The result is a display of messages similar to those produced by the dmesg(1M) command. These messages can be useful in finding the cause of system failure.

Technical Notes

This message does not come from the kernel, but from the OpenBoot PROM monitor, a piece of Forth software that gives you the ok prompt before you boot UNIX. If the CPU detects a trap when traps are disabled (an unrecoverable error), it signals a watchdog. The OpenBoot PROM monitor detects the watchdog, issues this message, and shuts down the system.

Who are you?

Cause

Many networking programs can print this message, including from(1B), lpr(1B), lprm(1B), mailx(1), rdist(1), sendmail(1M), talk(1), and rsh(1). The command prints this message when it cannot locate a password file entry for the current user. This error might occur if a user logged in just before the superuser deleted that user's password entry, or if the network naming service fails for a user who has no entry in the local password file.

Action

If a user's password file entry was accidentally deleted, restore it from backups or from another password file. If a user's login name or user ID was changed, ask that user to log out and log in again. If the network naming service failed, check the NIS server(s) and repair or reboot as necessary.

Technical Notes

A known problem exists with starting hundreds of rsh(1) processes on another machine. This message appears because rsh(1) hangs while binding to a reserved port and responds too slowly to interact with the network naming service.

Window Underflow

Cause

This message often occurs at boot time, sometimes along with a Watchdog Reset error. It comes from the OpenBoot PROM monitor, which was passed a processor trap from the hardware. This error indicates that some program tried to access a register window that was not accessible from the processor.

Action

On some system architectures the problem could be that different capacity memory chips are mixed together. Someone might have placed 1-Mbyte SIMMs in the same bank with 4-Mbyte SIMMs. If this is so, rearrange the memory chips. Make sure to put higher-capacity SIMMs in the first bank(s), and lower-capacity SIMMs in the remaining bank(s); never mix different capacity SIMMs in the same bank.

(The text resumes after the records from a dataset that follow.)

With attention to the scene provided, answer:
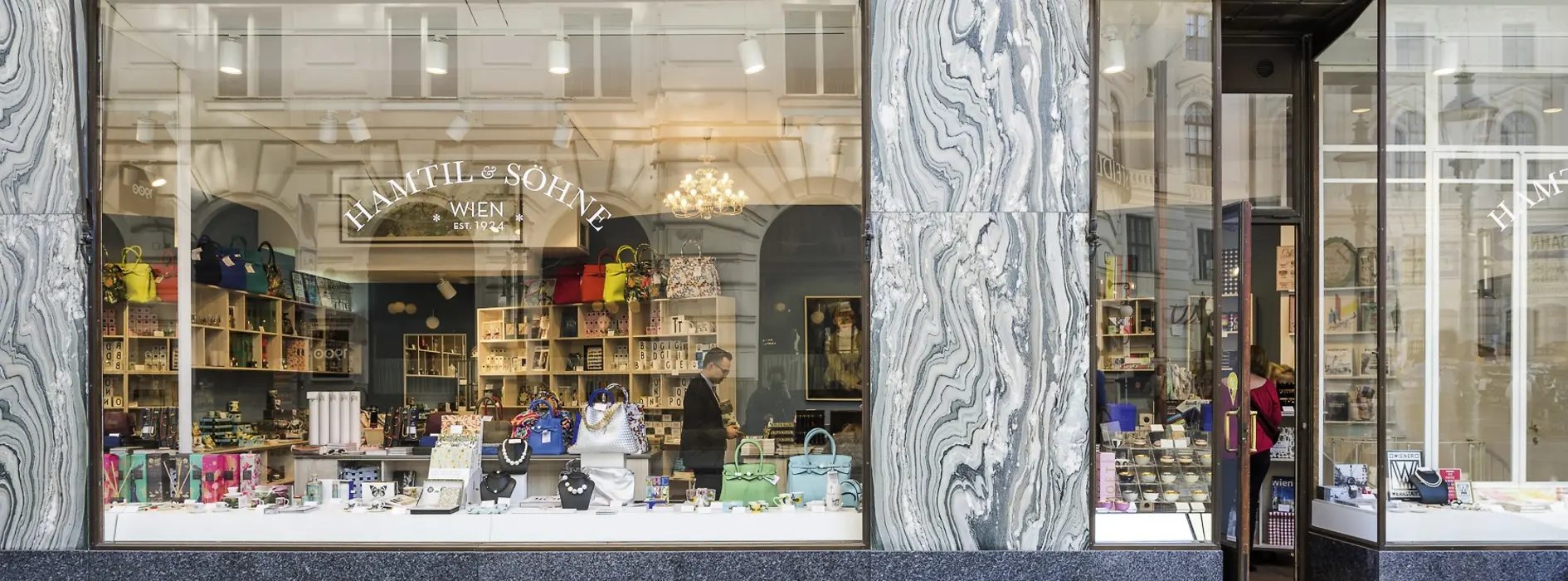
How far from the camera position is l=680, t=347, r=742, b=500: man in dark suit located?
6004mm

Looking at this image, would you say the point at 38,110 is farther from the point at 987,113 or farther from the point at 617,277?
the point at 987,113

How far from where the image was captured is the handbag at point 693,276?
7496 mm

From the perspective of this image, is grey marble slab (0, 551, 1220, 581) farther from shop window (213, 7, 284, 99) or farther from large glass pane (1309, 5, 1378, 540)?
shop window (213, 7, 284, 99)

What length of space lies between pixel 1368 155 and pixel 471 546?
492 cm

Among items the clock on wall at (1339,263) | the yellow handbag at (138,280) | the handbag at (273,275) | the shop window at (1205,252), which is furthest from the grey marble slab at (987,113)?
the handbag at (273,275)

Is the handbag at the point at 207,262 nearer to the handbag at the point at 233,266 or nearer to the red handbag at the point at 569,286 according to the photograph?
the handbag at the point at 233,266

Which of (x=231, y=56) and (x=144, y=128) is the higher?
(x=231, y=56)

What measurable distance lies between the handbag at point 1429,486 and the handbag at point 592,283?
509 cm

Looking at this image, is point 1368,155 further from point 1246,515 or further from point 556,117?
point 556,117

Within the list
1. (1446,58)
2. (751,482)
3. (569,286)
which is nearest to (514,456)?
(751,482)

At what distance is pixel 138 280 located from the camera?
6.94m

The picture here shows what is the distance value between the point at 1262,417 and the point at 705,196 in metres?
3.86

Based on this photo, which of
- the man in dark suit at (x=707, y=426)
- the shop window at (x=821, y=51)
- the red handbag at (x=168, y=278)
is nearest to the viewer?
the shop window at (x=821, y=51)

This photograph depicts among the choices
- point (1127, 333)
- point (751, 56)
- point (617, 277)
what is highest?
point (751, 56)
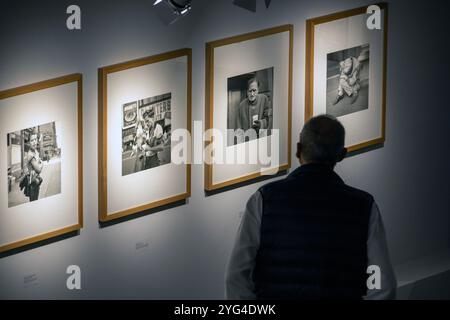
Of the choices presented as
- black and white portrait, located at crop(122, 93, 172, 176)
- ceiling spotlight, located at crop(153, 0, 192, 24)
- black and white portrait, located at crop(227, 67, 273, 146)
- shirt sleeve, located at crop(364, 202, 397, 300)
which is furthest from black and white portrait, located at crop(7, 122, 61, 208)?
shirt sleeve, located at crop(364, 202, 397, 300)

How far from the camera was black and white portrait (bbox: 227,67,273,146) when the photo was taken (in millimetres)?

The problem could also be that cache memory on the motherboard has gone bad and needs replacement. If main memory is installed correctly, try swapping the motherboard.

Technical Notes

The best way to isolate the problem is to look at the %pc register to see where it got its arguments, and why the arguments were bad. If you can reproduce the condition causing this message, your system vendor might be able to help diagnose the problem.